The iceman had possessed numerous personal items such as a fur hat, patchwork leather leggings, hay-stuffed deerskin shoes, a six-foot longbow, a quiver with over a dozen arrows, and a beautiful copper ax. The ax was likely a valuable possession, and indicates that a sophisticated culture once existed in Neolithic Europe that had the ability to mine and smelt copper. Ötzi also had samples of fungi, which he had likely used to start fires, and as a type of copper age “Band-Aid”.

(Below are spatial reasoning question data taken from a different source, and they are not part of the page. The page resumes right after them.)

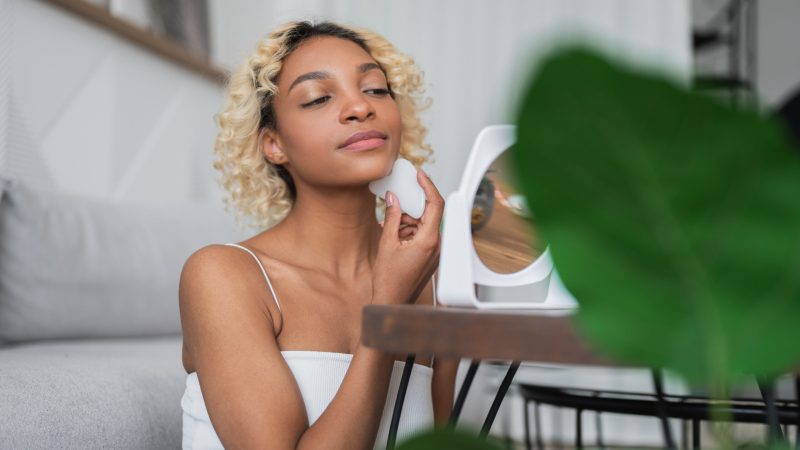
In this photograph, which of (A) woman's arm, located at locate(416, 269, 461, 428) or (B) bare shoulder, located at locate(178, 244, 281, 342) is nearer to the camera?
(B) bare shoulder, located at locate(178, 244, 281, 342)

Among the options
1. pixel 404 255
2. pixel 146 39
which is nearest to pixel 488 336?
pixel 404 255

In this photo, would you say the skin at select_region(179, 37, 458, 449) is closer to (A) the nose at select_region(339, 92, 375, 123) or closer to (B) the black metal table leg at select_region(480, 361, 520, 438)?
(A) the nose at select_region(339, 92, 375, 123)

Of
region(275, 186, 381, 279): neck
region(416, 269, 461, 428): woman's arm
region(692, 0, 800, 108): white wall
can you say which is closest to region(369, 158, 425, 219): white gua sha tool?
region(275, 186, 381, 279): neck

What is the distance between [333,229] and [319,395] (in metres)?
0.34

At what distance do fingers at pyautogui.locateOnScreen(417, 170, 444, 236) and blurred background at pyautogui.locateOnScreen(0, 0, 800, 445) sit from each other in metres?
0.25

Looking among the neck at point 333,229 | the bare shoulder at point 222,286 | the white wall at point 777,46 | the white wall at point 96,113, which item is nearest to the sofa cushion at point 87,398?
the bare shoulder at point 222,286

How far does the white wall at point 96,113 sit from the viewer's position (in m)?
2.16

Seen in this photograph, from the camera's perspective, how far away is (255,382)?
1.08m

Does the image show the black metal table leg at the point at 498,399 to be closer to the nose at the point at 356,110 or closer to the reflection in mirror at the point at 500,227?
the reflection in mirror at the point at 500,227

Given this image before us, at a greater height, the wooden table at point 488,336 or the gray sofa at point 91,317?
the wooden table at point 488,336

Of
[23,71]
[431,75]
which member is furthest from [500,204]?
[431,75]

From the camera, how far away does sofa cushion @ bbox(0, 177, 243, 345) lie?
1.75 meters

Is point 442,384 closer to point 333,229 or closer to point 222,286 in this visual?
point 333,229

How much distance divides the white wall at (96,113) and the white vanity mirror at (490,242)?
153cm
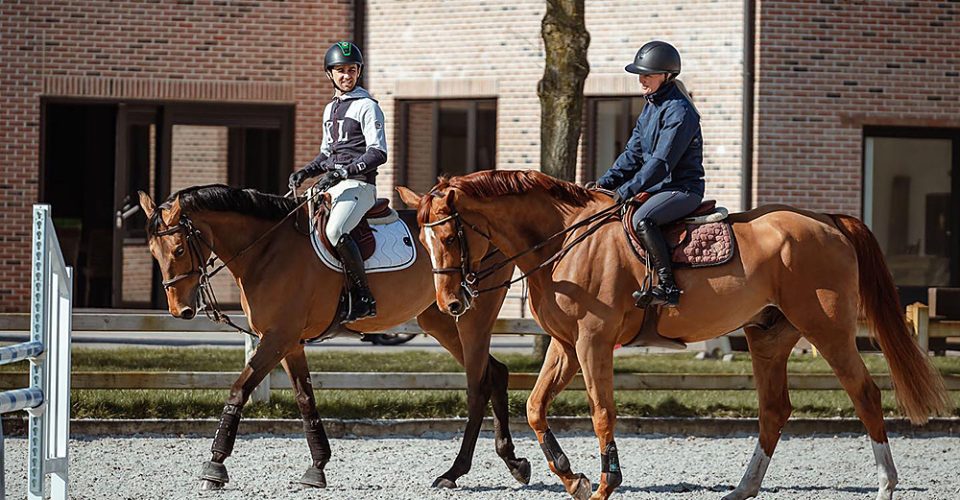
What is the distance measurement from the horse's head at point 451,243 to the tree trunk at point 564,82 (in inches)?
248

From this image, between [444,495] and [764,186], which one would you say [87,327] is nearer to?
[444,495]

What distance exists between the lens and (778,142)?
18953 millimetres

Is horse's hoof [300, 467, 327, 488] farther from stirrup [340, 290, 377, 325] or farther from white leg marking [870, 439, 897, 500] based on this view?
white leg marking [870, 439, 897, 500]

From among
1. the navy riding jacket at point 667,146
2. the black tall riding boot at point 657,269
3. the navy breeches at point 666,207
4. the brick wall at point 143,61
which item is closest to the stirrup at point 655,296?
the black tall riding boot at point 657,269

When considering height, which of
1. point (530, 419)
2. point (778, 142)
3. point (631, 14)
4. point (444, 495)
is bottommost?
point (444, 495)

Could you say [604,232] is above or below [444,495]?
above

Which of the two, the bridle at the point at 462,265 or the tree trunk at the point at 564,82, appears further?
the tree trunk at the point at 564,82

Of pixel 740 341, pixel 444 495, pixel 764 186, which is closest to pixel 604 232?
pixel 444 495

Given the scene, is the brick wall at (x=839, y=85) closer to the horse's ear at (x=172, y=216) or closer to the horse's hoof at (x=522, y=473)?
the horse's hoof at (x=522, y=473)

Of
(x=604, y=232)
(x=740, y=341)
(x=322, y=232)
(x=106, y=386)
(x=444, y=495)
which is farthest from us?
(x=740, y=341)

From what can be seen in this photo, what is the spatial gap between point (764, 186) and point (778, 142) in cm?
65

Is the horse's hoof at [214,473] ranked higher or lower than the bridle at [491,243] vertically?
lower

Ötzi’s place among the culture of Neolithic Europe was discussed. Was he a hunter-gatherer, or a farmer? Modern humans, who existed as hunter-gatherers, entered Europe 45,000 years ago. Later, around 7,000 years ago, a wave of people who persisted as farmers entered Europe from Turkey. By 5,000 years ago, the farming culture had mostly supplanted the original hunter-gatherer culture. Study of Ötzi’s DNA links him to this later wave of farmers. Today, Ötzi’s closest living relatives inhabit the Italian island of Sardinia.
Gary’s replica of Ötzi is shown on display at the Cold Springs Harbor Laboratory in New York. The video documents the reactions of school children to Ötzi’s replica while on a field trip to the laboratory. This facility is associated with Dr. James Watson, the co-discoverer of DNA along with Francis Crick. (Since this video was made, Dr. Watson has had his ties with the laboratory severed.) Dr. Watson speaks in the video about the iceman replica.